Monday, November 10, 2008

Pumpkin Biscotti

Katie, from the famous Sweetpea Bakery, was in our kitchen recently to film her awesome and delicious Pumpkin Biscotti recipe. Although this is a great pic of Katie, those are definitely not biscotti she's holding up. Can you believe I forgot to take a picture of the biscotti? Oh well, at least you get a teaser of what she'll be making next on Everyday Dish (any guesses?). Now, as soon as you're done reading this post, you should head over to Everyday Dish and check out Katie's video and awesome recipe for pumpkin biscotti.

Wednesday, November 5, 2008

Making Sauce

A couple of weeks ago, my husband and I were wandering around the farmer's market, and happened upon an amazing deal. $20 for a huge case of organic tomatoes, which I think weighed close to 30 pounds. We were so excited to fill our freezer.

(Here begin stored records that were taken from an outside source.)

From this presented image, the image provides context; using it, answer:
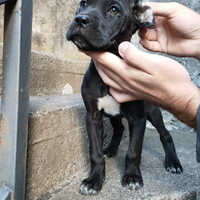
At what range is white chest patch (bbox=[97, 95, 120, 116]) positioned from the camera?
1500 millimetres

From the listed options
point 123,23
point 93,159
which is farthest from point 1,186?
point 123,23

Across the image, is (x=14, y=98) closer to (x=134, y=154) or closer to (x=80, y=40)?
(x=80, y=40)

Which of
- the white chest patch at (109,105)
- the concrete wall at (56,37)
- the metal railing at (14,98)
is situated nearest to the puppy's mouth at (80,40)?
the metal railing at (14,98)

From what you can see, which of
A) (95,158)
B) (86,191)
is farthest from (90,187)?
(95,158)

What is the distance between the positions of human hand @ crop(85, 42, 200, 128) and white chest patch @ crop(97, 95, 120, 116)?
0.34 meters

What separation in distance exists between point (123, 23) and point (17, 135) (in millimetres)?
865

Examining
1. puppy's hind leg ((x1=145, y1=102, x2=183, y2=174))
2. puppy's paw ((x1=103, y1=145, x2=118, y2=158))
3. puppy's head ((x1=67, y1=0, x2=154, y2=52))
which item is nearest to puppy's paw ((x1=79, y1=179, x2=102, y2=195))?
puppy's paw ((x1=103, y1=145, x2=118, y2=158))

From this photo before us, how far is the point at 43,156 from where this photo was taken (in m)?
1.33

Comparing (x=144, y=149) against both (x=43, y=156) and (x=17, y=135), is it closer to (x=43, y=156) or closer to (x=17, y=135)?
(x=43, y=156)

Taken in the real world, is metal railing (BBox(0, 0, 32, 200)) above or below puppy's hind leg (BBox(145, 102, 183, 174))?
above

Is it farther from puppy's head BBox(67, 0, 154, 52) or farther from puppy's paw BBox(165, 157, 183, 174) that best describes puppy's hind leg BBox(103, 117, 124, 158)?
puppy's head BBox(67, 0, 154, 52)

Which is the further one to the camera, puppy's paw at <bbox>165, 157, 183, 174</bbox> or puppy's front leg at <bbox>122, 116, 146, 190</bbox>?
puppy's paw at <bbox>165, 157, 183, 174</bbox>

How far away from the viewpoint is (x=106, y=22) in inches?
47.3

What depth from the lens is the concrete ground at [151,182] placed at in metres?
1.35
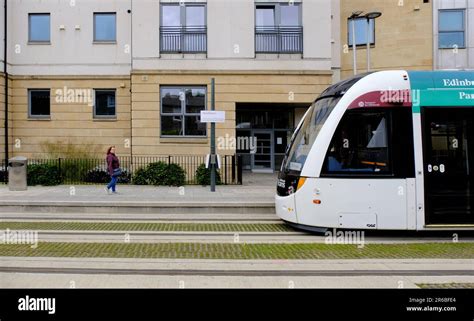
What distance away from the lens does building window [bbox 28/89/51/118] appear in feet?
73.9

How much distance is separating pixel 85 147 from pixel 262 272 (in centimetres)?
1826

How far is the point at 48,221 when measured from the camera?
33.7 feet

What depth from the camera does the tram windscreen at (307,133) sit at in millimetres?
8648

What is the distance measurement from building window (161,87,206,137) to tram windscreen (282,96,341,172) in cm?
1128

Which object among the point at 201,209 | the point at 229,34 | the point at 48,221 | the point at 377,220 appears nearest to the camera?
the point at 377,220

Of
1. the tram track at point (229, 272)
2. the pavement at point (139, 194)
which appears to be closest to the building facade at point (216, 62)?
the pavement at point (139, 194)

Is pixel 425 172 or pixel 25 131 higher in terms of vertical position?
pixel 25 131

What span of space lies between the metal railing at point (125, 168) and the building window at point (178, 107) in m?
1.35

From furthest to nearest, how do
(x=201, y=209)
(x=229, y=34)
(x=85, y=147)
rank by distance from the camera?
(x=85, y=147)
(x=229, y=34)
(x=201, y=209)

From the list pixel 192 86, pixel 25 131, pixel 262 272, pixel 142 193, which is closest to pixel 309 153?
pixel 262 272

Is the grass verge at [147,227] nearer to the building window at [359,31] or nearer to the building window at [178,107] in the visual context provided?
the building window at [178,107]

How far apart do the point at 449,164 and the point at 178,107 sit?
46.3ft

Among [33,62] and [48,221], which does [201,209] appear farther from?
[33,62]
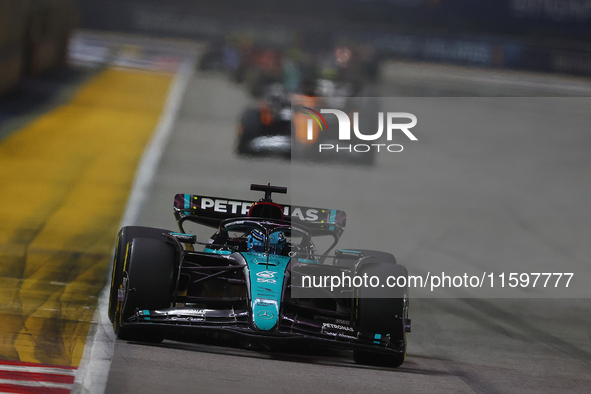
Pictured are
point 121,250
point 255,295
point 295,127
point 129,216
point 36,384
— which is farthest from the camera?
point 295,127

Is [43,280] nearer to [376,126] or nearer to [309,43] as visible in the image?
[376,126]

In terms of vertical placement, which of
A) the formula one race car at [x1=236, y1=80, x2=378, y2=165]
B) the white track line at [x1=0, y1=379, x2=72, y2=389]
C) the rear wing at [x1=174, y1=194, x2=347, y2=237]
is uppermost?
the formula one race car at [x1=236, y1=80, x2=378, y2=165]

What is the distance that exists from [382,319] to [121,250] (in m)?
2.11

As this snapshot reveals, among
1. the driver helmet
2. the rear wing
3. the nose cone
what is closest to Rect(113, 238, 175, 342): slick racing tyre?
the nose cone

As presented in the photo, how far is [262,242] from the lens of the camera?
7281 mm

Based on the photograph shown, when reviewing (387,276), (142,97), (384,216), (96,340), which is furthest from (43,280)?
(142,97)

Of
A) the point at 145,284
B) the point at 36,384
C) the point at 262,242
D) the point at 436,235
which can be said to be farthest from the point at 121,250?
the point at 436,235

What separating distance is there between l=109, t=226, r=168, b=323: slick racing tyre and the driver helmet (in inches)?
31.1

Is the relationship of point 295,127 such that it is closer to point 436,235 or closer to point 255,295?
point 436,235

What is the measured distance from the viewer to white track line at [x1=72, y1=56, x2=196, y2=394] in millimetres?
5195

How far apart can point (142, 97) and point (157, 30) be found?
6180 mm

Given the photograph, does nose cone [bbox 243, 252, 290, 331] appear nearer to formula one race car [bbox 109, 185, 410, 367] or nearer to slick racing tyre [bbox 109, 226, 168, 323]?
formula one race car [bbox 109, 185, 410, 367]

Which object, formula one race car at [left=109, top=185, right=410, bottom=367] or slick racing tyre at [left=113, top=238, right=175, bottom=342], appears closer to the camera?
formula one race car at [left=109, top=185, right=410, bottom=367]

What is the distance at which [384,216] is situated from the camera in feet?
44.5
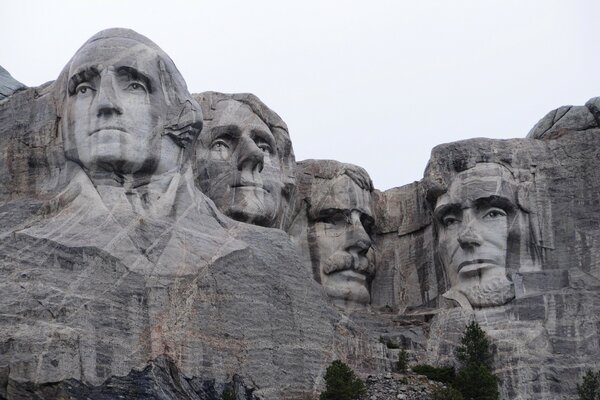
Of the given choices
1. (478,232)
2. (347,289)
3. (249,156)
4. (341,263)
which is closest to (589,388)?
(478,232)

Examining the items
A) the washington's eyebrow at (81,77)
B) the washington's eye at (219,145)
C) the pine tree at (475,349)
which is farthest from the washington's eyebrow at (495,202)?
the washington's eyebrow at (81,77)

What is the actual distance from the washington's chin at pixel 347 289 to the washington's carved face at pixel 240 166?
151 cm

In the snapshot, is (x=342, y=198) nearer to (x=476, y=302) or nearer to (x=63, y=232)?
(x=476, y=302)

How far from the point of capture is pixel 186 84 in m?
36.7

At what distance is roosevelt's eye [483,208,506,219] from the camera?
38.0m

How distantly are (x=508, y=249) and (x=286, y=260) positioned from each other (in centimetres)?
402

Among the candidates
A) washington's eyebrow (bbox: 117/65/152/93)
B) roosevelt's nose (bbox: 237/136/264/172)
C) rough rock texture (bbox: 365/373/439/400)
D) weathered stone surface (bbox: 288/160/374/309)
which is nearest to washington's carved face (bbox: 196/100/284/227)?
roosevelt's nose (bbox: 237/136/264/172)

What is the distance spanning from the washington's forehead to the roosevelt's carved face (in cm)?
560

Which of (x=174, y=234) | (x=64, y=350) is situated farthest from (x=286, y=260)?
(x=64, y=350)

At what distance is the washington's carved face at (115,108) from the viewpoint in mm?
35219

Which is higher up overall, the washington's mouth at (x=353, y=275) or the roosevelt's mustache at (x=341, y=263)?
the roosevelt's mustache at (x=341, y=263)

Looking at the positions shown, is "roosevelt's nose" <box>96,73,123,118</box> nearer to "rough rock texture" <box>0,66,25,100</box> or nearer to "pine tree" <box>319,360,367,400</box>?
"rough rock texture" <box>0,66,25,100</box>

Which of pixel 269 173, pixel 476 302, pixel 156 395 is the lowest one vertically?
pixel 156 395

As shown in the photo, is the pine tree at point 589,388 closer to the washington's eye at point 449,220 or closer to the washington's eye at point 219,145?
the washington's eye at point 449,220
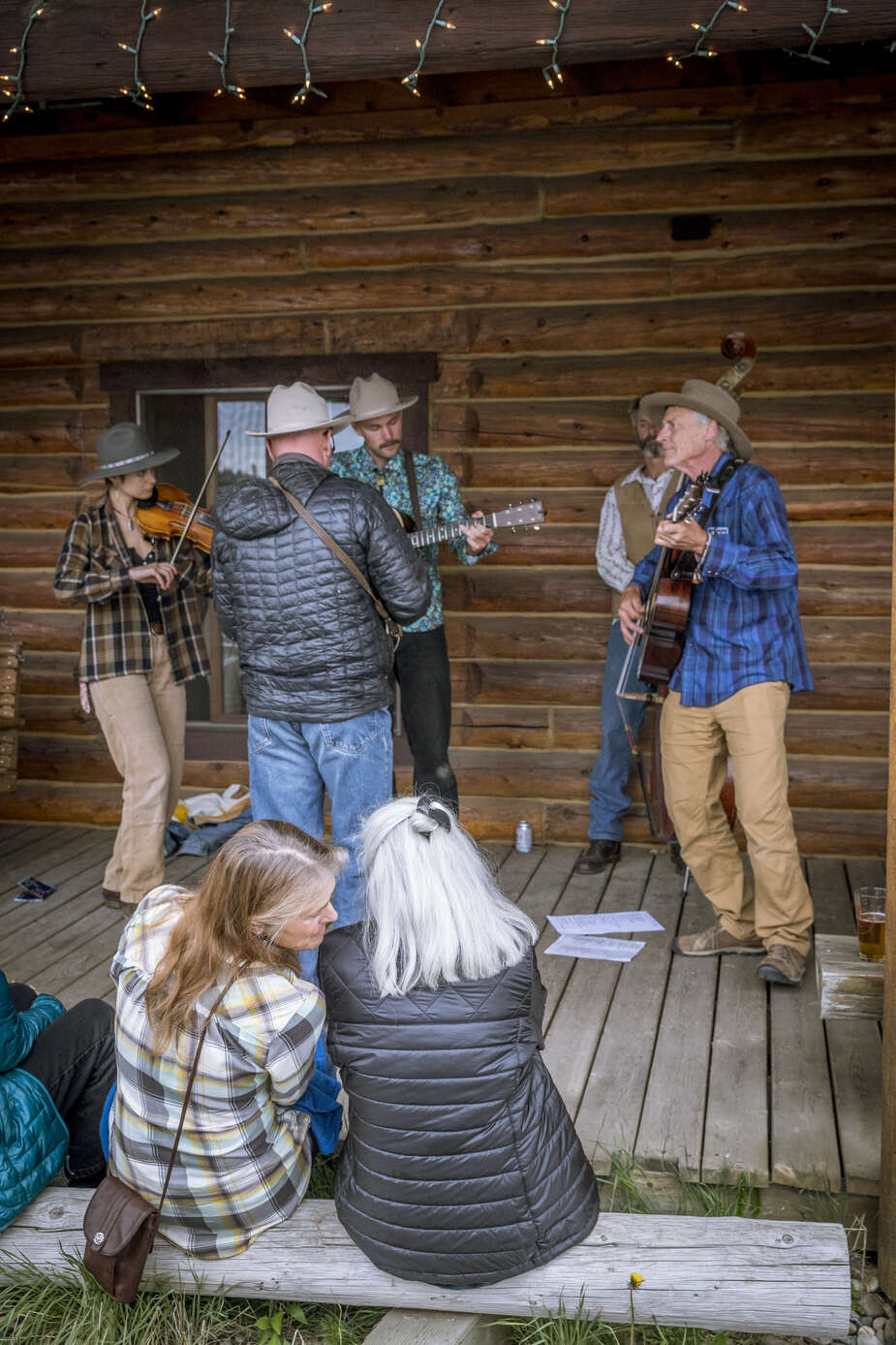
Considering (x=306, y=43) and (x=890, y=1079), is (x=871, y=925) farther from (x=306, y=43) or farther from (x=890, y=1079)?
(x=306, y=43)

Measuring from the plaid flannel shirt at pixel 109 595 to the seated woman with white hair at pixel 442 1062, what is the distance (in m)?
2.60

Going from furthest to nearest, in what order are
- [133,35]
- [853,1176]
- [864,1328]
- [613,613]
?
1. [613,613]
2. [133,35]
3. [853,1176]
4. [864,1328]

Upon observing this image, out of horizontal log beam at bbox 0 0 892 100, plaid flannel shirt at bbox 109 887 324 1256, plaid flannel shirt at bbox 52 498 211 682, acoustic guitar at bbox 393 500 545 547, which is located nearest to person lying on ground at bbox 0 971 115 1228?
plaid flannel shirt at bbox 109 887 324 1256

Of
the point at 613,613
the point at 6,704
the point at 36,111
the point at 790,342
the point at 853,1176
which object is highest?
the point at 36,111

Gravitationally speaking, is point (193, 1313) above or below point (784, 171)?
below

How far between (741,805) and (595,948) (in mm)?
739

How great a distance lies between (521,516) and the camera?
4535 mm

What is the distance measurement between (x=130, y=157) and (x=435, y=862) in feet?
15.6

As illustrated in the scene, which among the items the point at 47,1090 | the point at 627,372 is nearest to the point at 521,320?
the point at 627,372

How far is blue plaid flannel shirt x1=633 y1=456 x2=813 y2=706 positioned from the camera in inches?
146

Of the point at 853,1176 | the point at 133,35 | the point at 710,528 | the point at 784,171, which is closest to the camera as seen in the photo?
the point at 853,1176

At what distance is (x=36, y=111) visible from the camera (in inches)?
220

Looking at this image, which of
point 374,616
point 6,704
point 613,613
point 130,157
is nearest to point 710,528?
point 374,616

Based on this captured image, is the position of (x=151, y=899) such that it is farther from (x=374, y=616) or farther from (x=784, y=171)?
(x=784, y=171)
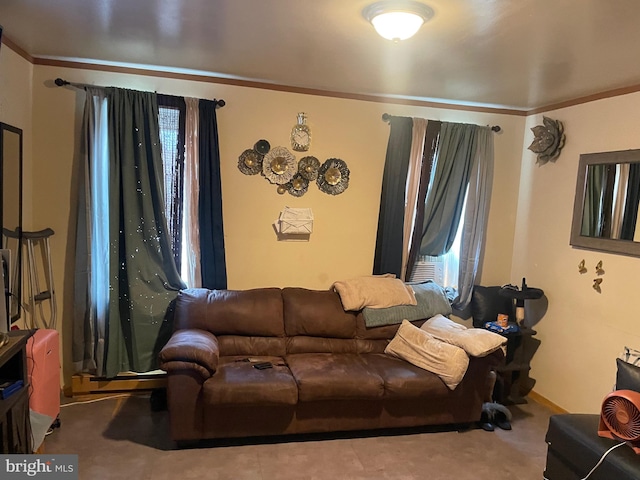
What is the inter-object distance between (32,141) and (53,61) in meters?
0.59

We decided to start with tomato puree. Fortunately we had a nifty tomato press/gadget tucked away in the cabinet, because this helped make quick work of removing the skin and seeds. We then froze all of the beautiful puree, and wondered what to do with the huge amount of seeds and skin that were left. Jay had the brilliant idea to run it through the Vitamix, and it worked like a dream! The Vita Mix produced a lovely sauce out of the skins and seeds, which didn't have a trace of bitterness, only a lovely sweet flavor. We dumped the puree into a giant pot, added some seasonings (garlic, oregano, basil, garlic and a touch of agave), and cooked it down for about 4 hours. What was left was some of the best tomato sauce I've ever had. To think that the sauce was made out of throwaway stuff was unbelievable! We then froze all of the tomato sauce in freezer bags and called it a day.

Here's some pics from our adventure:

Some of the seeds and skins, waiting to be pureed.

This is what happens if you don't have your lid on tight. The tomato puree went everywhere!

Monday, November 3, 2008

Chocolate Chip Coconut Cookies

This is a great recipe from Sarah Kramer, and the recipe and video are now up on everyday dish. Go check it out! I didn't get a good shot of the cookies, because there was a we-little mishap taking them out of the oven (which is why Sarah is making a sad face). But both Sarah and the cookies rock, and I want to send Sarah a million thanks for taking time out of her crazy travel schedule to come film with us! We had a blast in the kitchen and Sarah is super fun to work with.